Squirrels can be cute to watch as they scamper and play, but they can cause serious problems when they take up residence in your home or yard. From gnawing on wiring to digging up gardens, squirrels are more than just a nuisance. Learning how to get rid of squirrels humanely and effectively is important for protecting your home. Here are some tips and techniques for squirrel removal and control.
Why Squirrels Become a Problem
Squirrels have adapted extremely well to living around humans. Their nimble bodies allow them to access attics, chimneys, holes in roofs and walls, and other points of entry. Once inside, they can cause considerable damage. Squirrels gnaw on wood and wires, creating fire hazards and costly repairs. They build nests using insulation, shred fabrics and paper for bedding, and contaminate surfaces with feces and urine.

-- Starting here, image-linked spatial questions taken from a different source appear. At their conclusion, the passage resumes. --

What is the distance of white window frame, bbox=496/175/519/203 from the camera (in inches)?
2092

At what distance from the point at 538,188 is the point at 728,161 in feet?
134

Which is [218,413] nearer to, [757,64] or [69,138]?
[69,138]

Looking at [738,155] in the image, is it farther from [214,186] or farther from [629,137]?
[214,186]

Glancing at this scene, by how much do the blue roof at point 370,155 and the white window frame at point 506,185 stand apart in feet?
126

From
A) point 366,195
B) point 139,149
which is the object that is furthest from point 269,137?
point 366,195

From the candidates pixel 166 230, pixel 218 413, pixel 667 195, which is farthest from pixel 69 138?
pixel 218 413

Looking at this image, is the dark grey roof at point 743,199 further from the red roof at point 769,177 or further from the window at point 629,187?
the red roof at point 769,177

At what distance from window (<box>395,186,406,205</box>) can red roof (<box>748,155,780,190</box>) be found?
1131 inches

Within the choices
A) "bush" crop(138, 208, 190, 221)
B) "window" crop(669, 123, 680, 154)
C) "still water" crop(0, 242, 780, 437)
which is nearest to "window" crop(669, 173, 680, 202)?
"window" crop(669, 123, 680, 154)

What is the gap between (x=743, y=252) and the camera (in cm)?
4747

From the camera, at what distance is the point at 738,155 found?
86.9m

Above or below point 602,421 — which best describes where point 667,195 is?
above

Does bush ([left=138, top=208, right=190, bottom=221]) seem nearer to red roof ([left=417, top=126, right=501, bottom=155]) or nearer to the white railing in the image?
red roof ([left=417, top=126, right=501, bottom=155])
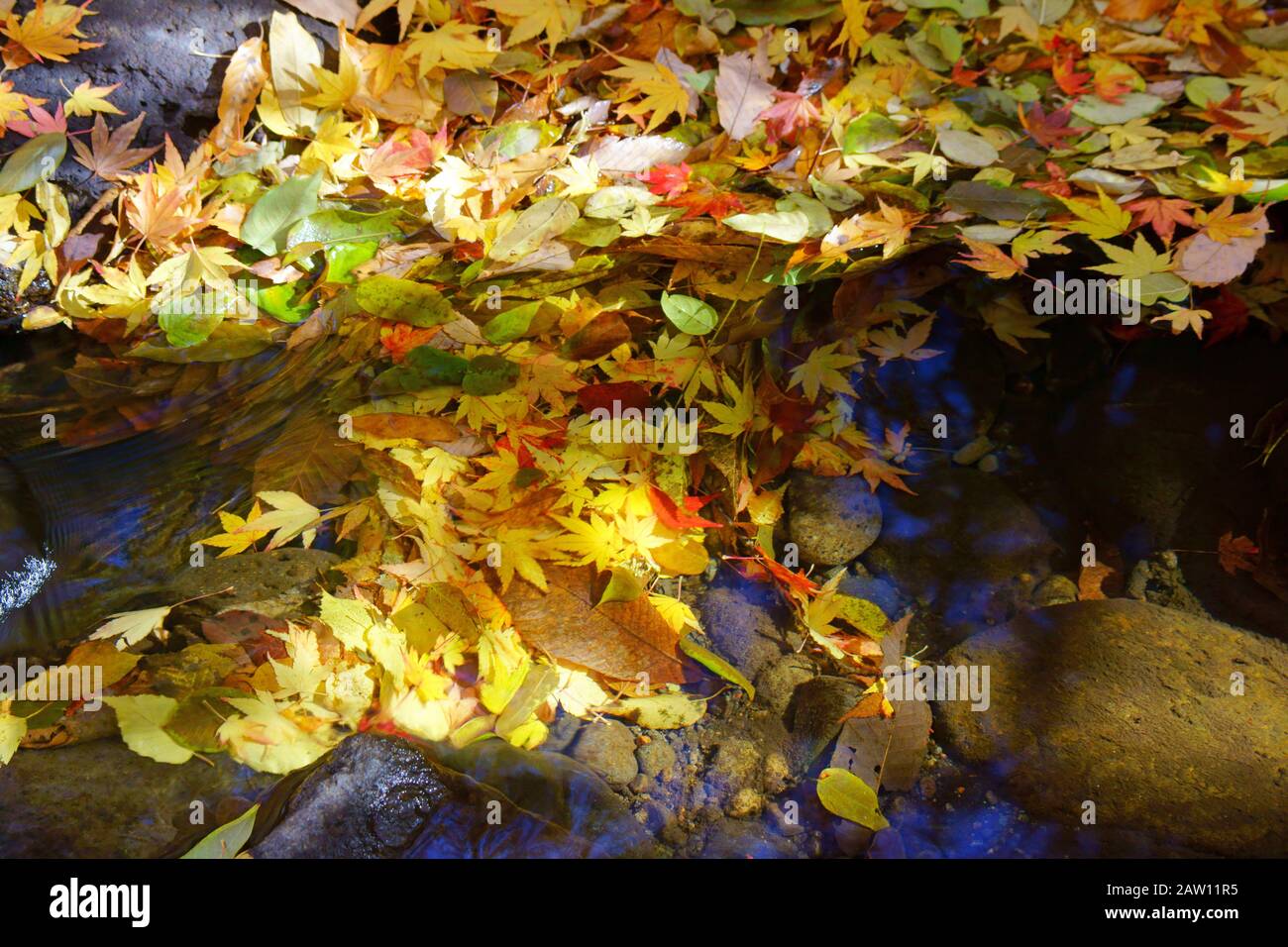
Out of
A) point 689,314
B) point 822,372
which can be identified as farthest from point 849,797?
point 689,314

Squirrels in gardens uproot plants, eat buds, bulbs, and ripe fruits/vegetables, and bury nuts throughout plant beds.
Effective Squirrel Removal Methods
Identify and Block Entry Points
The first step is finding how and where squirrels are getting into the home or yard. Check the exterior for holes or gaps around rooflines, soffits, fascia, attic vents, and where pipes or wires enter the home. Use wire mesh, caulk, wood, metal, or concrete to seal openings wider than 1 inch across. This will prevent re-entry after removing squirrels.
Use Exclusion Devices
Install one-way exclusion doors or tubes over entry holes. These allow squirrels to leave the building but not re-enter. Closely monitor for a couple weeks to confirm squirrels have left and not found another way in. Then permanently seal entry points.
Try Frightening Devices
Squirrels have natural predators like hawks and snakes. Placing decoy predator statues or battery-powered alarms that emit predator calls may frighten squirrels away from gardens and yards. Change location regularly so squirrels don’t get used to them.
Squirrel repellent sprays and granules contain ingredients like capsaicin, the chemical that makes chili peppers spicy, or ammonia. Apply these around gardens, in attics, or around soffits and roof vents where squirrels enter. Reapply after rain. Humanely discourage squirrels from lingering or returning.
Set Out Predator Urine
The strong scent of predator urine, such as coyote or fox, mimics the presence of natural predators. Soak cotton balls in the urine and place them around squirrel entry points or in gardens. Reapply every few days when the smell starts fading. This can deter squirrels from sticking around.
Try Squirrel Removal Cages
Humane squirrel cages with food bait inside can lure squirrels and trap them alive. Once set, regularly check the cage and release the squirrel far away from your property. This avoids having to kill or relocate orphaned young. Limit trapping during baby season.
Use a Squirrel Exterminator
For severe infestations, calling a professional exterminator may be the best solution. They have the expertise and equipment to remove all squirrels humanely and prevent reentry. However, this is one of the more expensive options.
Prevent Squirrels from Returning
Completely sealing shut all possible entrances is crucial for keeping squirrels from getting back in after removing them. Here are some extra tips:
- Install chimney caps and vent covers to block roof access.
- Use metal mesh or wire screens to cover large holes.
- Make sure trash bins have tight lids and aren’t overflowing.
- Keep bird feeders far from rooflines and use squirrel-deterrent feeders.
- Apply repellents around potential entry points.
- Keep trees and bushes trimmed away from roofs.
- Scatter natural repellents like black pepper, chili powder, garlic, and cayenne pepper around gardens.
- Keep compost piles away from buildings.
Following proper attic squirrels removal and proofing techniques will restore peace of mind and prevent endless frustration with persistent squirrels. Be patient, thorough, and proactive in addressing squirrel problems, and you’ll successfully reclaim your home.